*** Opening Exercise material ***
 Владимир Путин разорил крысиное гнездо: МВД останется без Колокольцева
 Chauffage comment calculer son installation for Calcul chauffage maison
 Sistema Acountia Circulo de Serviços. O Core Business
*** Closing Exercise material ***
*** Opening Exercise material ***
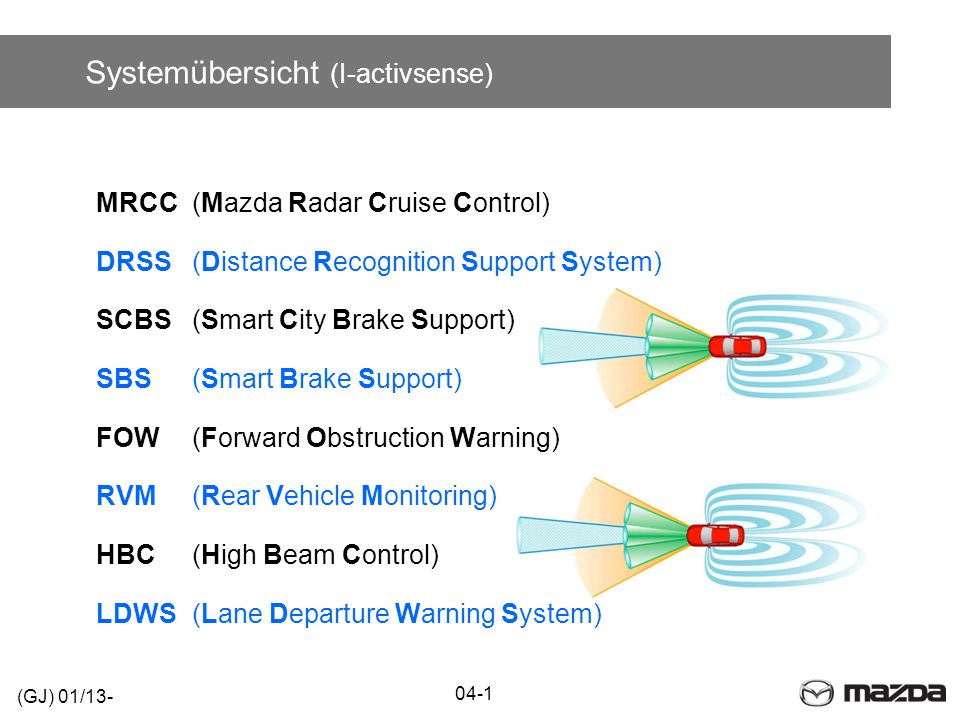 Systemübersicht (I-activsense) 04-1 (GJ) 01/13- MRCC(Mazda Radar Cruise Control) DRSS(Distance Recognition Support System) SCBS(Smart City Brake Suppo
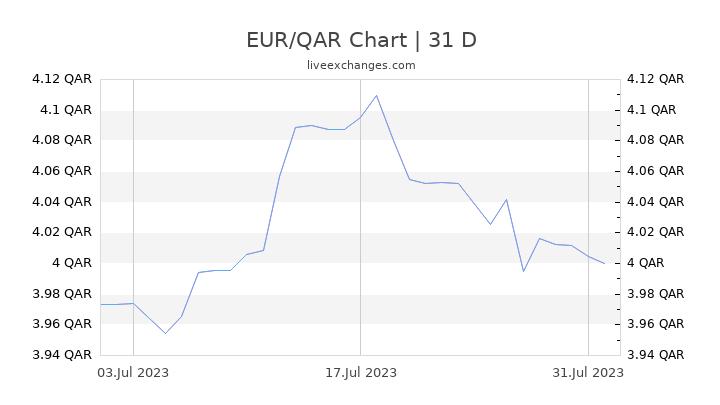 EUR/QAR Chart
*** Closing Exercise material ***
*** Opening Exercise material ***
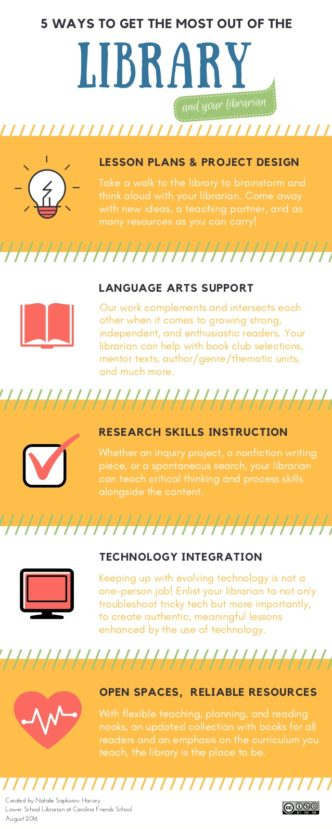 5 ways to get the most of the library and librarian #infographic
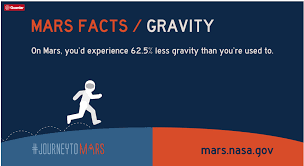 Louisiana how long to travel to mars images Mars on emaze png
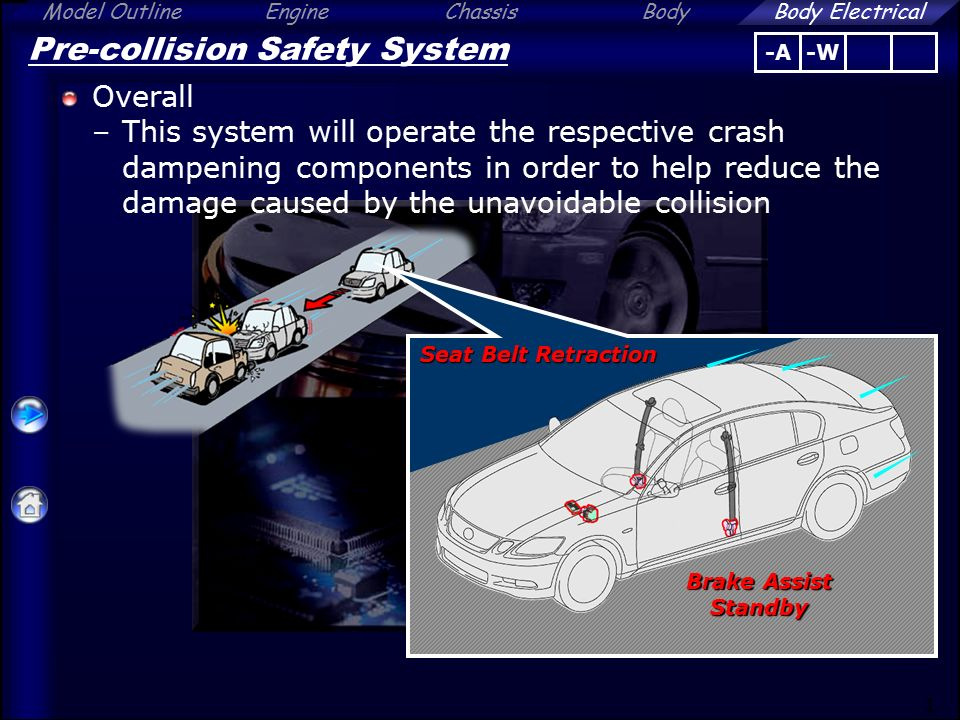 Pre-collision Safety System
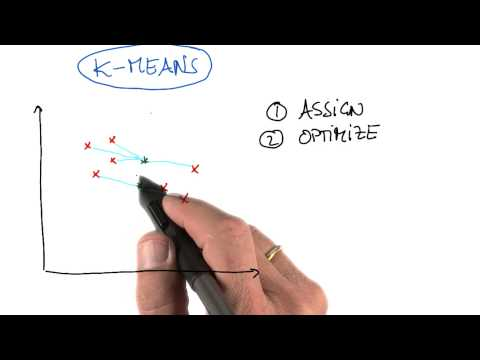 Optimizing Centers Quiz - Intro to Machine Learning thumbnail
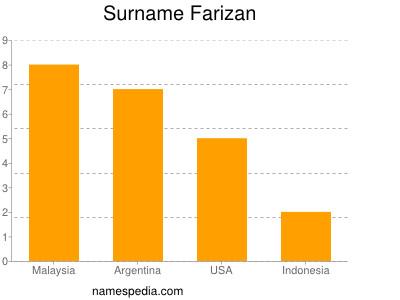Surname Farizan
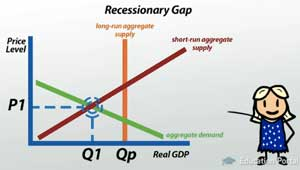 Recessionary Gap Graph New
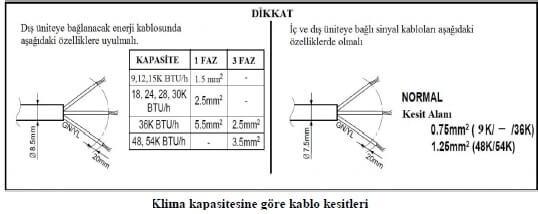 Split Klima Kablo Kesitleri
*** Closing Exercise material ***
• [What this task involves]:
The lines above from the line with "5 ways to get" through the line with "Split Klima Kablo Kesitleri" are to be given again word for word, with no pictures among them.

• [Final answer]:
 5 ways to get the most of the library and librarian #infographic
 Louisiana how long to travel to mars images Mars on emaze png
 Pre-collision Safety System
 Optimizing Centers Quiz - Intro to Machine Learning thumbnail
Surname Farizan
 Recessionary Gap Graph New
 Split Klima Kablo Kesitleri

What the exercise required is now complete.